Solana has made the most convincing headway in DeFi TVL, with its market share vs Ethereum moving from 9.5 percent vs 63.5 percent to 11.5 percent vs 55 percent since the beginning of the year.

Sentiment

The narratives continue to strongly favour Solana despite the reshuffle of the Ethereum foundation, the pivot on its development roadmap and the recognition of the need to adjust its go-to-market strategy and to clarify and articulate the value proposition.

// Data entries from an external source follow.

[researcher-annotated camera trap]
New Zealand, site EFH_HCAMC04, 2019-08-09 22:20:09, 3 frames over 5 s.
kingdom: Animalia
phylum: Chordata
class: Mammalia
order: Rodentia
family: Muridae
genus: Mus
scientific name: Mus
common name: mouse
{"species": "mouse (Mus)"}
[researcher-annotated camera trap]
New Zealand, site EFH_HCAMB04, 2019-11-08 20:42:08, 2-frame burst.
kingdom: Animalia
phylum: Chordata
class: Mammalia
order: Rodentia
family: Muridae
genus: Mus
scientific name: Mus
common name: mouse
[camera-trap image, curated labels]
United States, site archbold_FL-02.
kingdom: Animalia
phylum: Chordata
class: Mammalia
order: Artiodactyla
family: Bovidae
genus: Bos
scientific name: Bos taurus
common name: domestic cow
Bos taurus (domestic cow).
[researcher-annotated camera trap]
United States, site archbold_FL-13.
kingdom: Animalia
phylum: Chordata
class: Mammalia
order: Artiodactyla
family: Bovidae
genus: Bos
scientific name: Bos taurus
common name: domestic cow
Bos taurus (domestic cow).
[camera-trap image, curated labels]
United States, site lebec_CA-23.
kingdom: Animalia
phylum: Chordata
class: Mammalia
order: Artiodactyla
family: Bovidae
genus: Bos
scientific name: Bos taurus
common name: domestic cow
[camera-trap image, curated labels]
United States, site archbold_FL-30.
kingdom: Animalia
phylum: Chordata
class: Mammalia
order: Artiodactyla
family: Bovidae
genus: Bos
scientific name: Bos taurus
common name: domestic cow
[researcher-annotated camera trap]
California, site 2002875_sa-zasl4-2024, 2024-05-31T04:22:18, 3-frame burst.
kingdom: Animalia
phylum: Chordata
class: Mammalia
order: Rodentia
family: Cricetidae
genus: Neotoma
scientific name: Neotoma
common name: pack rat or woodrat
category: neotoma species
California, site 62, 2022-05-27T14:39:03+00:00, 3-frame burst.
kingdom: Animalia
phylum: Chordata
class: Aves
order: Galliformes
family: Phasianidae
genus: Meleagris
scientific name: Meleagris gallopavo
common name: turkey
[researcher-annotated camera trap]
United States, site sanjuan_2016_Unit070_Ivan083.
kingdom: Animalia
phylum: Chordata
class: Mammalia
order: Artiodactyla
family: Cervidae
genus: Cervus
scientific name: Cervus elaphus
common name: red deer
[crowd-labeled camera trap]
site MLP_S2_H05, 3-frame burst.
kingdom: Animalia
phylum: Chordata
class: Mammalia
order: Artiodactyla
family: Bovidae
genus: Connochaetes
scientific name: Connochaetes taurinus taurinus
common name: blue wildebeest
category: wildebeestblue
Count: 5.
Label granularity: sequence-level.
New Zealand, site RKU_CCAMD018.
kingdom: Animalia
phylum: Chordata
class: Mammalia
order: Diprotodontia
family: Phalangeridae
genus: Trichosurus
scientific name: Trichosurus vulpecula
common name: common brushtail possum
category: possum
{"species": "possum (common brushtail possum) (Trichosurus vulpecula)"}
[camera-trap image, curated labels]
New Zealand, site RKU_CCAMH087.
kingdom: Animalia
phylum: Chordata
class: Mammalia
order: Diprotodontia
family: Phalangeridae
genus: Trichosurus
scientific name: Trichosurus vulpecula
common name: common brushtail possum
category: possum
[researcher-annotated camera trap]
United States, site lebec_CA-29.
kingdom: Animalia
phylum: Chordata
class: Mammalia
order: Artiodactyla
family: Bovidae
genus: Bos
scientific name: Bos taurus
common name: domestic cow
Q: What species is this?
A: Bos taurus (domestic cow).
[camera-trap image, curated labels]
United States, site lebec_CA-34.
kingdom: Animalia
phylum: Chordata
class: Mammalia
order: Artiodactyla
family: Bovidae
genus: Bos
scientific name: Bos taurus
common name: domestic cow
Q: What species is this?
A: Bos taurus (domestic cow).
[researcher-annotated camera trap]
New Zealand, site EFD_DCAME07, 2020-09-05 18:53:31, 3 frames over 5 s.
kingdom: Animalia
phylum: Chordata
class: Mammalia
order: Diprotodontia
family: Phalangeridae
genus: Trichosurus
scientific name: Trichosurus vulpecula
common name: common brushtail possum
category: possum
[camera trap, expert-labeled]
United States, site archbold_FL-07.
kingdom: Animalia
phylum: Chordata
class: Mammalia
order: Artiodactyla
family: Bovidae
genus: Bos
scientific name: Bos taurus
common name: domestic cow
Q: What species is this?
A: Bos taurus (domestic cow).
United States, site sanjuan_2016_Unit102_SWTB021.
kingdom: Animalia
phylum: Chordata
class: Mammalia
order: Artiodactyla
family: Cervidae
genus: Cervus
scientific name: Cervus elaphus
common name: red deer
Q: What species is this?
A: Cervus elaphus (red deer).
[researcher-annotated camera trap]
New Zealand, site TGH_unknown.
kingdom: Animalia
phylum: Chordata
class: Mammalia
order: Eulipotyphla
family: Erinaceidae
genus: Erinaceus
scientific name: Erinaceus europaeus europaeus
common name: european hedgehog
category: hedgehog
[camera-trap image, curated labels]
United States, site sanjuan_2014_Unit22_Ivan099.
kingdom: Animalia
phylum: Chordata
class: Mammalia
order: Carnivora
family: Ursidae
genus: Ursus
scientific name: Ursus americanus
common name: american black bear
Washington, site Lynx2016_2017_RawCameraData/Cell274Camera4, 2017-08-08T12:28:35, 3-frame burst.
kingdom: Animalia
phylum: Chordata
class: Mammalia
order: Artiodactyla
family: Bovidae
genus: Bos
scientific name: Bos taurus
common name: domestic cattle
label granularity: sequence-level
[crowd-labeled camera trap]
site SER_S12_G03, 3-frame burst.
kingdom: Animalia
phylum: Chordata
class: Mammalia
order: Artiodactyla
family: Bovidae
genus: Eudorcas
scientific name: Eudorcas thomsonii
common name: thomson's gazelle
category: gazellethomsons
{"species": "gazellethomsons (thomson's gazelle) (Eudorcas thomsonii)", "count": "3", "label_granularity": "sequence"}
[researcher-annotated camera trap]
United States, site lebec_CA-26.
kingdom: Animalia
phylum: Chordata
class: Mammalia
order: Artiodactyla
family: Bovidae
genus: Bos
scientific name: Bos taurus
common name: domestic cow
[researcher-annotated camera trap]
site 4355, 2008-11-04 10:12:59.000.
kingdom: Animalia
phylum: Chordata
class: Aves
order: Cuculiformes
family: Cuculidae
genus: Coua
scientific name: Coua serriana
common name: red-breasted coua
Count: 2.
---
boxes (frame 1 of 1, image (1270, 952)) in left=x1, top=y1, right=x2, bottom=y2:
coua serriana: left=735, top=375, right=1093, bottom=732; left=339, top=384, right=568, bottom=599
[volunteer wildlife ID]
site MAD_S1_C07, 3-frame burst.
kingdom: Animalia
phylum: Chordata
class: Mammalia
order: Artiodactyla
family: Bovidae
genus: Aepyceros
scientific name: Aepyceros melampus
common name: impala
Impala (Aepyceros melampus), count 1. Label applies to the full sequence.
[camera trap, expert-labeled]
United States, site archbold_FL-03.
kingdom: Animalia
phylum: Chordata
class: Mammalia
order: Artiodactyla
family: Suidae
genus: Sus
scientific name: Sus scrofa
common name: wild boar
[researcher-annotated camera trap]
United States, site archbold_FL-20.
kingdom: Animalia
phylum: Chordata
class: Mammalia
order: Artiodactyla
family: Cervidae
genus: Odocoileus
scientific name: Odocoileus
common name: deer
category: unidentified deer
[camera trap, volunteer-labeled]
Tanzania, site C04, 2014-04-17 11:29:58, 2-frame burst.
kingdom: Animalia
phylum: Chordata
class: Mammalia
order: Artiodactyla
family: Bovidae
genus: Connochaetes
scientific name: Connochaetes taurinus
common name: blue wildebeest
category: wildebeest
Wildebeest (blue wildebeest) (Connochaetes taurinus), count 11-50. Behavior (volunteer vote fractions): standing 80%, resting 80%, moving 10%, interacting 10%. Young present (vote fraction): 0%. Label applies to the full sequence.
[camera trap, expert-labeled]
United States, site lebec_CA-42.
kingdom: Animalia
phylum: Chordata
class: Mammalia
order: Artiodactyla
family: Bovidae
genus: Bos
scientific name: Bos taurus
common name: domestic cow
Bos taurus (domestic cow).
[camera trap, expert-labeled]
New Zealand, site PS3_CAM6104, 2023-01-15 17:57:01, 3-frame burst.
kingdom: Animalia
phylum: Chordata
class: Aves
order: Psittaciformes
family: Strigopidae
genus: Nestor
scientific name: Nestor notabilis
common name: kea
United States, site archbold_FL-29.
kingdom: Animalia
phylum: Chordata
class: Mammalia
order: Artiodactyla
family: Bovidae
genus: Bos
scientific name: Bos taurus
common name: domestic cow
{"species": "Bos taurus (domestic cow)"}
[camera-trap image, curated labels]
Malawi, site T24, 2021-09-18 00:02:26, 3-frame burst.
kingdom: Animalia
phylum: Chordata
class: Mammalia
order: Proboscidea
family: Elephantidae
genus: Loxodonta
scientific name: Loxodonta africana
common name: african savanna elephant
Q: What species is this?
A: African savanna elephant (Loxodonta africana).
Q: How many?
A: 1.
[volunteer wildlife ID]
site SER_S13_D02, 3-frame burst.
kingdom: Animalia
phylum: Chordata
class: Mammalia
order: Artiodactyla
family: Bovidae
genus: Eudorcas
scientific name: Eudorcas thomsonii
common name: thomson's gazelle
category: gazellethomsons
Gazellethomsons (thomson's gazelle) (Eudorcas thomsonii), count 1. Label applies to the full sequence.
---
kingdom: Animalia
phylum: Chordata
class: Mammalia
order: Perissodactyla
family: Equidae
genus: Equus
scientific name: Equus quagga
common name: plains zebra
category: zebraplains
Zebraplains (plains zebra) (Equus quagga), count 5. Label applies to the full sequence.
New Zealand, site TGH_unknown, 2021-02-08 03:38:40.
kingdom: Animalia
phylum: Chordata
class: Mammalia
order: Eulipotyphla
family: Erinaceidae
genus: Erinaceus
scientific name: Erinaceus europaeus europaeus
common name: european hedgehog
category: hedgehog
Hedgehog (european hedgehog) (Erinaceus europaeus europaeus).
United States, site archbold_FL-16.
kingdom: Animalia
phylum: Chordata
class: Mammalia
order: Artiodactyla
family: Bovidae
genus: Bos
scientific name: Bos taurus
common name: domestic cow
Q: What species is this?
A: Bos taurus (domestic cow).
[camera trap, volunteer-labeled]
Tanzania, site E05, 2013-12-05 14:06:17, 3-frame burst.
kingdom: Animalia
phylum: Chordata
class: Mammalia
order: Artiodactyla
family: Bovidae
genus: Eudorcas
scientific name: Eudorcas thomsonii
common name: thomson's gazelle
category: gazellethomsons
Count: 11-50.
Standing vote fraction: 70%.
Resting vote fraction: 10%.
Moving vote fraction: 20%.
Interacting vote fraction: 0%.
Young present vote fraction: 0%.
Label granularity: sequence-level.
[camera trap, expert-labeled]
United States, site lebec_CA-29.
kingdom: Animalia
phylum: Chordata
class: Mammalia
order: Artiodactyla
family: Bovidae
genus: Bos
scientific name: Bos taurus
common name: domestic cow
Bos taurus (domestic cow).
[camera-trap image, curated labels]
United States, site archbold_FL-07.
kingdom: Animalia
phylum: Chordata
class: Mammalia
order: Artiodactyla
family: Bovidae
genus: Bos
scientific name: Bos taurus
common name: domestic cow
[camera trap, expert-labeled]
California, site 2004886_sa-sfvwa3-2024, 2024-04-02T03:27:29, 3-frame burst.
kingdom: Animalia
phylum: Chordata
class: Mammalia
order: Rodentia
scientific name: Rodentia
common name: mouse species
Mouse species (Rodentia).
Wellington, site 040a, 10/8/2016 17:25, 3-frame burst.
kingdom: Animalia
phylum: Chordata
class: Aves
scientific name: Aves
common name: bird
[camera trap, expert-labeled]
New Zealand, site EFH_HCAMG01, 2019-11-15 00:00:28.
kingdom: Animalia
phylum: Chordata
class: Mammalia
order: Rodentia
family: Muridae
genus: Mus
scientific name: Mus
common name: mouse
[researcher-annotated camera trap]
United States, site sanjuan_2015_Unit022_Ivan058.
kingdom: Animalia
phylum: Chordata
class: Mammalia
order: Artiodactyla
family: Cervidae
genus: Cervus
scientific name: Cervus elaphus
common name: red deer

Nonetheless after the sustained underperformance of the last two years, a technical reversal of the trend is possible and the recent strategic pivot at Ethereum may provide narrative support.

Outlook

Sentiment aside, we believe the medium-term outlook will primarily be shaped by traditional financial institutions’ platform choices to bring their product offerings.

In this regard, we do not yet see convincing signs that Solana would be the preferred choice as Ethereum’s security, stability and longevity are highly prized.

Additionally, network effects in crypto are very hard to overcome – just as they are in other tech fields such as social media. Up to now, all “Ethereum killers” have failed to encroach on Ethereum’s dominance and despite several of these projects bringing brilliant innovations, addressing real challenges such as scalability or interoperability, most have faded away until now.

Summary

Ethereum’s 2-year long underperformance vs Solana has been temporarily arrested since the strategic pivot on the development roadmap. Ethereum’s medium to long term fundamental advantages also remain in place for now, despite some meaningful gains by Solana, while the token value continues to be supported by revenues running at double the rate of Solana’s revenues.